Abstract

This study analyzes the factors affecting credit risk in Nepalese commercial banks. The study comprises data from 27 commercial banks from 2002 to 2020 A.D. For analysis, the Least Square Dummy Variable (LSDV) Regression for model I and Random Effect (RE) Regression Analysis for model II were performed. The effect of the independent variables on credit risk, using loan loss provision and non-performing loans, as proxies of it was examined. While comparing both models, the loan loss provisioning was found to better explain the credit risk. The growth rate of GDP, a macroeconomic variable, had a significant and positive effect on credit risk, which was unexpected whereas the control variable, the interbank interest rate, had a negative and significant effect on credit risk. Furthermore, the year dummy showed a relatively high requirement for loan loss provision, especially in the years 2019 and 2020, which may be due to COVID-19. The bank-specific variables like size, and government banks had significant and positive effects on credit risk.
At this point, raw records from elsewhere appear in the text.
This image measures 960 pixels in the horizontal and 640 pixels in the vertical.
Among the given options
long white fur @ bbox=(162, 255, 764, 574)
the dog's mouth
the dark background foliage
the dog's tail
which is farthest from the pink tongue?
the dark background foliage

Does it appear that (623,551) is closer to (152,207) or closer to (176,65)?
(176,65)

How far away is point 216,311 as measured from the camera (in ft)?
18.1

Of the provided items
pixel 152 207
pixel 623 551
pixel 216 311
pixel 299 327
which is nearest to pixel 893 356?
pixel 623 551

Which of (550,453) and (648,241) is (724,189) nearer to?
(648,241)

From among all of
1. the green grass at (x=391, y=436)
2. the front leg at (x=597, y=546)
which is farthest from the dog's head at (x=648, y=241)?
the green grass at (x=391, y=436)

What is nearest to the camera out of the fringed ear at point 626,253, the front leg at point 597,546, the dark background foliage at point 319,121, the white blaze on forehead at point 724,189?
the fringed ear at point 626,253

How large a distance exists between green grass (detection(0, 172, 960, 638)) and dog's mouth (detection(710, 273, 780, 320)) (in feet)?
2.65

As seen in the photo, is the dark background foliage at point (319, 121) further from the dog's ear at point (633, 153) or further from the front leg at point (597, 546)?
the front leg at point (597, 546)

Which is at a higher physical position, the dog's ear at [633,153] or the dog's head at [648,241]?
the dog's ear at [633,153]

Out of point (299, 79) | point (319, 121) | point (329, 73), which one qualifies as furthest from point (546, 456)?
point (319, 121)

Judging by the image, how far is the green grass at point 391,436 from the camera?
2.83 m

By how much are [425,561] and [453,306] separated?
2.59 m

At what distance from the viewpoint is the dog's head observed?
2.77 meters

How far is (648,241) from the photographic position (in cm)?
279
This implied that the merging of banks was not fruitful as it caused an increase in the total assets of banks, which would lead to an increase in the size of commercial banks. That increase in the size of commercial banks was found to increase credit risk. In addition, government-owned banks were found to have higher credit risk than other banks. The government should think about reforms through private sector participation in government-owned banks as another alternative to reduce credit risk.